PD: In what way do you think your work effects 3D printing or 3D technology as a whole?

JH: What’s become clear is that these shapes – and I started drawing them in the 80s – these shapes that I make have basically broken what was considered the design and manufacturing threshold. They are a clear representation – something that couldn’t be made before this technology came around. It being a physical manifestation of that accomplishment – of what 3D printing can do, and what computer software can do, and what an artist’s vision can do – I think that’s what it brings to it. It brings this realization of what can be done now.

PD: How, specifically, has your art changed with the advent of 3D technology?

JH: The art came first, I was drawing them two-dimensionally for years and they were too complex to make with any traditional method – I tried everything. So I happened to working in the industry and working with 3D printers since the early 90s and just kept trying to put the puzzle together, so to speak. So it’s not that the art changed, but it allowed me to definitely move to three dimensions with it. It really liberated that aspect of it, because that dimension wasn’t available before the advent of the technology and that software.

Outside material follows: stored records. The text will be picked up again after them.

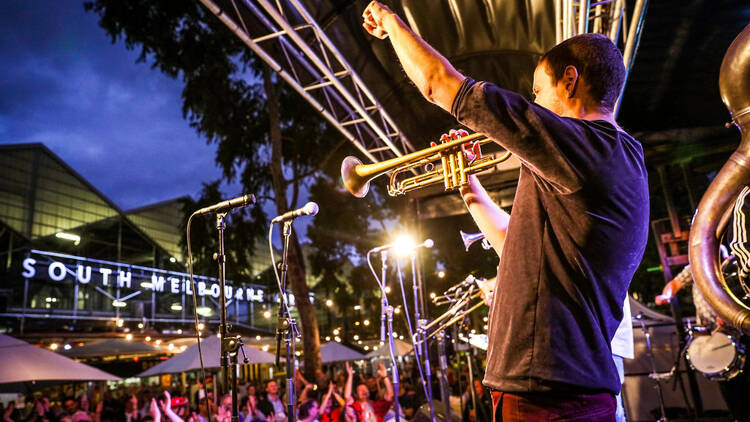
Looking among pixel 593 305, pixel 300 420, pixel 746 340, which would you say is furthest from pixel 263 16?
pixel 746 340

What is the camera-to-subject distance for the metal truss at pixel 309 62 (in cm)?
543

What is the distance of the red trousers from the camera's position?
1.20m

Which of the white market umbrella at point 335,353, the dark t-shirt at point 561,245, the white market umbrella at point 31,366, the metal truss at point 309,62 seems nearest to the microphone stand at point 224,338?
the metal truss at point 309,62

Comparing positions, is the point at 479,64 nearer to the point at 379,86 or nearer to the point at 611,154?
the point at 379,86

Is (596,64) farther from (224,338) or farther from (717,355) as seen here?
(717,355)

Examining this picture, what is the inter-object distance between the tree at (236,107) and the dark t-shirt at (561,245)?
11.2 m

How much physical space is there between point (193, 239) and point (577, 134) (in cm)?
1421

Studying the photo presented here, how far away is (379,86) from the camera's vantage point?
279 inches

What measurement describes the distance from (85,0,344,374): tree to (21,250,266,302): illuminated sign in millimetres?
6581

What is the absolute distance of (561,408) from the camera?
1.20m

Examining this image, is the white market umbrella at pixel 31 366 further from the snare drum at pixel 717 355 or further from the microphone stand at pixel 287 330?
the snare drum at pixel 717 355

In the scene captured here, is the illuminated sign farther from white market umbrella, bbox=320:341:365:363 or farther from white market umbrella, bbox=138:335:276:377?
white market umbrella, bbox=138:335:276:377

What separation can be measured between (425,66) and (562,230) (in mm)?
603

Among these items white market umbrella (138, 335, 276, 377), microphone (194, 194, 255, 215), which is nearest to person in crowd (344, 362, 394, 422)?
white market umbrella (138, 335, 276, 377)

PD: Why is it that you can do certain things with 3D printing that you can’t do with other forms of sculpture like, say, woodwork or stone?

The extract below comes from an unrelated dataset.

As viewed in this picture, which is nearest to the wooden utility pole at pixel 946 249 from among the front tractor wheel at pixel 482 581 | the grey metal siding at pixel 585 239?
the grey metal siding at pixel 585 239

JH: Well, the series that I really jumped on 3D printing as a medium with was this “tangle” series that I do. It was just too intricate, complex internally. You couldn’t carve inside there. You needed to remove stuff if you’re going to use the subtractive method. And I tried, you know, wood and stone and I tried those methods. And then it’s also got varying dimensions as far as thick and thin parts so I couldn’t just take one long piece of wire or wax and just bend it around and make it right, because it varied in diameter throughout. And there’s symmetry issues… there’s just a lot of things that played into it that you just couldn’t execute manually and just put it together.

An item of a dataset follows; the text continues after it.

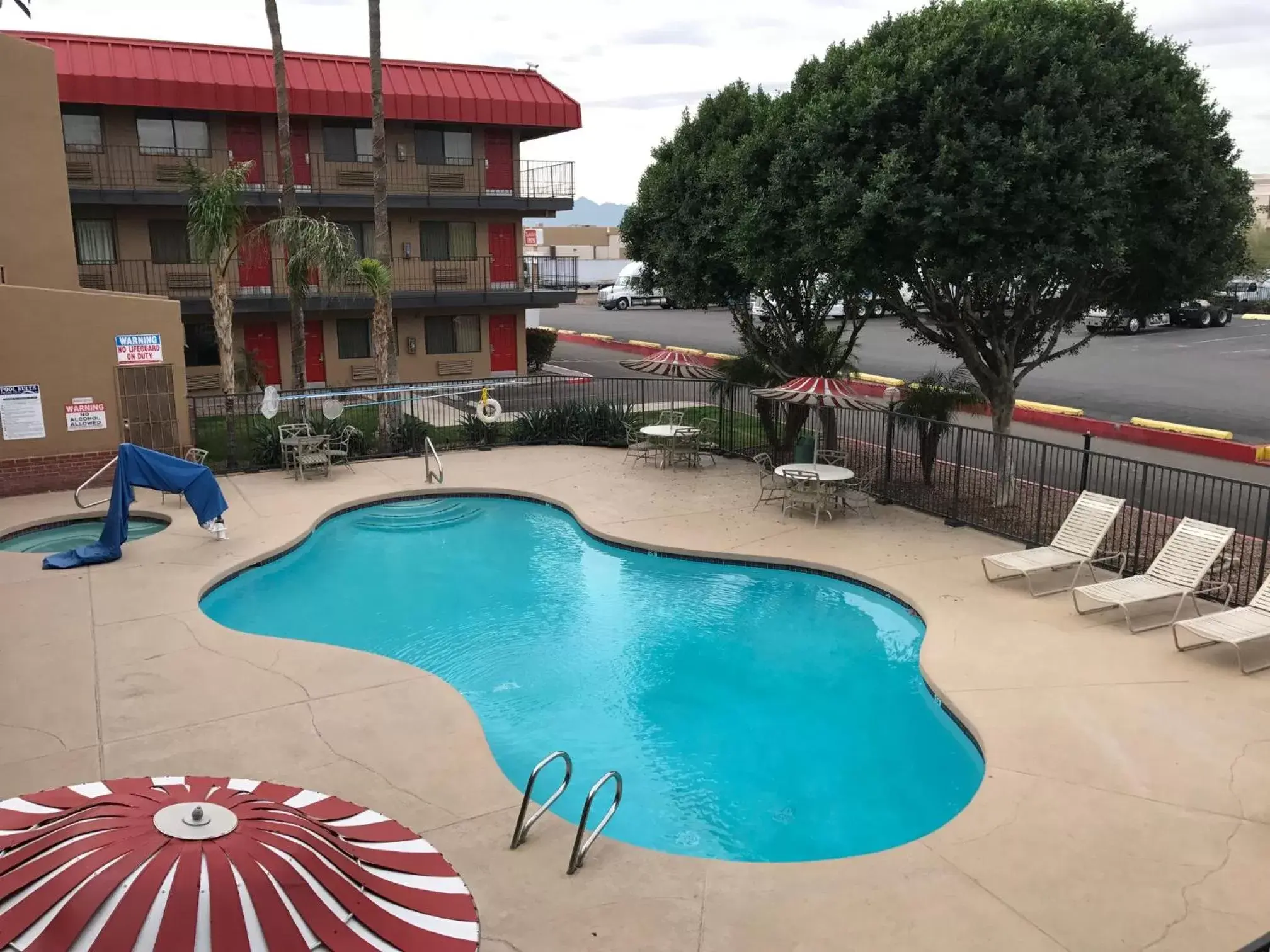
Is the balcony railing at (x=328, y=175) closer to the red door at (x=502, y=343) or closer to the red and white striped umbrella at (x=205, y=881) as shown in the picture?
the red door at (x=502, y=343)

PD: As I understand it, with 3D printing technology, you have code which is pit into a machine, and then an object comes out. How do you think that will effect copyright law when such physical objects are tied to a digital format used to create them?

JH: I’m not sure exactly how it’s going to effect it – it is going to effect it, though, huge. If there’s going to be any kind of protections, things are going to have to be rewritten and technology will have to keep up. No matter what the law says, if technology enables it, it will just be circumvented, much in the way that music and movies have been shared across the internet. But that precedence is there – they’ve already started messing with it. But this idea of the idea being more important than the physical object and of people taking existing works and improving them is a good thing, too. There’s definitely a nice aspect to that. But that’s a huge concern for a lot of people, particularly the “intellectual property product”-type of people that are trying to run a business off of certain shapes. It doesn’t apply to me too much because mine are too difficult. You can’t scan them or replicate them easily just because the shapes are too complex. Maybe not forever, but…

PD: When lawmakers get involved into this kind of process, do you see yourself stepping into that arena and championing your kind of works and your digital rights? What’s your stance on that?

JH: There’s pros and cons to it – on either side – but certainly. Maybe it depends on what the law is really fundamentally supporting or going after. I don’t want anyone to take my ideas and just make money off them – and nobody wants that. On the other hand, I don’t think it’s beneficial, with how powerful the technology is, for us to suppress and to control all these things that people can use and make better things out of. I’m not just talking art, I’m talking design and manufacturing things. There’s great accomplishments that can be made by building upon existing works. Philosophically, I’d like that information to be out there for people to use. And I think a lot of people will put a lot of their things out there.